DATA IN THIS EXERCISE ::
----------------------------------------
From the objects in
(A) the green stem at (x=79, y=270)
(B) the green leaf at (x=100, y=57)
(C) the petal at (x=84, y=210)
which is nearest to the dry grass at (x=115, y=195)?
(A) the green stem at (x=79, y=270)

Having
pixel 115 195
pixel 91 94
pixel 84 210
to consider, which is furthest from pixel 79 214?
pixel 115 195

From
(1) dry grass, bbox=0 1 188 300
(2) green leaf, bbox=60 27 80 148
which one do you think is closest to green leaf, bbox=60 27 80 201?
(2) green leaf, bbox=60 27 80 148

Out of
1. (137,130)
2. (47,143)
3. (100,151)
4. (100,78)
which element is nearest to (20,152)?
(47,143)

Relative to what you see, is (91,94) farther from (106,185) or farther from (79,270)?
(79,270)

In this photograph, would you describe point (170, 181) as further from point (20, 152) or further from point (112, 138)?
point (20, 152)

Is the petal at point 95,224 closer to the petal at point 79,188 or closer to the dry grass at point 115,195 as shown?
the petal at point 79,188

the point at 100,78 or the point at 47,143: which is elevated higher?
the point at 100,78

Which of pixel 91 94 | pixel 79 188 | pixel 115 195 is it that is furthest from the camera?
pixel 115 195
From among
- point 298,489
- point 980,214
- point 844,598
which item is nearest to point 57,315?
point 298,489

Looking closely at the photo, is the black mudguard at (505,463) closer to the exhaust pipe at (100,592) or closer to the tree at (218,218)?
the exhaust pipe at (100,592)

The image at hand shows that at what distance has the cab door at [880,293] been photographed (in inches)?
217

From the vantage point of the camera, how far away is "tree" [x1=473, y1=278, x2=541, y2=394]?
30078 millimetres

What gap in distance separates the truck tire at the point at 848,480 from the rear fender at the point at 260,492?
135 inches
----------------------------------------
GOAL OF THE EXERCISE :: Copy out every one of the entries above, character for character.

RESPONSE TO THE TASK ::
From the objects in
(A) the green stem at (x=79, y=270)
(B) the green leaf at (x=100, y=57)
(C) the petal at (x=84, y=210)
which is nearest to the dry grass at (x=115, y=195)?
(A) the green stem at (x=79, y=270)

Having
pixel 115 195
pixel 91 94
pixel 84 210
to consider, which is furthest from pixel 79 214?
pixel 115 195

From
(1) dry grass, bbox=0 1 188 300
(2) green leaf, bbox=60 27 80 148
which one do you think is closest to green leaf, bbox=60 27 80 201?
(2) green leaf, bbox=60 27 80 148

Out of
1. (137,130)
2. (47,143)
3. (100,151)
4. (100,78)
which element is nearest to (20,152)?
(47,143)

Relative to what you see, is (91,94) farther from (106,185) or farther from (79,270)?
(79,270)

In this photograph, would you describe point (170, 181) as further from point (20, 152) or further from point (112, 138)?
point (20, 152)

Is the petal at point 95,224 closer to the petal at point 79,188 or closer to the dry grass at point 115,195 as shown?
the petal at point 79,188

the point at 100,78 or the point at 47,143: which is elevated higher?
the point at 100,78

Which of pixel 91 94 | pixel 79 188 | pixel 115 195 is it that is furthest from the camera?
pixel 115 195
From among
- point 298,489
- point 980,214
- point 844,598
which item is nearest to point 57,315?
point 298,489

Looking closely at the photo, is the black mudguard at (505,463) closer to the exhaust pipe at (100,592) or closer to the tree at (218,218)?
the exhaust pipe at (100,592)

The image at hand shows that at what distance has the cab door at [880,293] been photographed (in inches)?
217

From the vantage point of the camera, how far away is "tree" [x1=473, y1=278, x2=541, y2=394]?
30078 millimetres

What gap in distance separates the truck tire at the point at 848,480 from the rear fender at the point at 260,492?
135 inches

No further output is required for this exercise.